ESTRATTO DEL TESTO |
□ □ □ □
Intervista di Vito Magno, Il mio buon momento con Dio, in Rai Vaticano, 2 marzo 2011
  • In questa canzone [chiamami amore] si parla dell'amore universale, per tutte le cose e per il creato.
  • I giovani devono combattere per la cultura.
  • Credo che ogni cosa che avviene nel mondo, anche ciò che sembra apparentemente inspiegabile, è un millimetro del metro di Dio.
  • Sento Dio dentro di me in maniera molto forte. Direi che a parte alcune schermaglie oggi con Lui sono in un buon momento.
  • Credo che Dio agisca dietro le quinte, non impedendo mai la libertà degli esseri umani, non costringendo nessuno a fare cose contro la propria volontà.
  • La fede non ci rende impermeabili, però è un buono scudo, un bell'aiuto.
  • La vera fede è quella che conosce il dubbio, che cerca risposte.
  • Io ho costellato la mia vita, le mie pubblicazioni, i miei dischi, di parole rivolte a Dio, di dubbi, come si può vedere in canzoni come "Blu moon", "Che razza di Dio c'è nel cielo","Tommy".
□ □ □ □
MATERIALE RACCOLTO |

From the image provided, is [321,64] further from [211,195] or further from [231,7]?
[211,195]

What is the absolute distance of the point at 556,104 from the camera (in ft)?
□ □ □ □
ESERCIZIO ASSEGNATO A | Traduci in inglese questa frase dell'estratto dell'intervista: "La fede non ci rende impermeabili, però è un buono scudo, un bell'aiuto."
ESERCIZIO ASSEGNATO B | Nell'estratto dell'intervista, per che cosa devono combattere i giovani?
ESERCIZIO ASSEGNATO C | Ripeti dall'estratto dell'intervista il passo che va da "Intervista di Vito" fino a "per la cultura." compreso.
Ci si basa soltanto sull'estratto dell'intervista.

SOLUZIONE DELL'ESERCIZIO A | Faith does not make us impervious, but it is a good shield, a fine help.

SOLUZIONE DELL'ESERCIZIO B | Per la cultura.

SOLUZIONE DELL'ESERCIZIO C |
Intervista di Vito Magno, Il mio buon momento con Dio, in Rai Vaticano, 2 marzo 2011
  • In questa canzone [chiamami amore] si parla dell'amore universale, per tutte le cose e per il creato.
  • I giovani devono combattere per la cultura.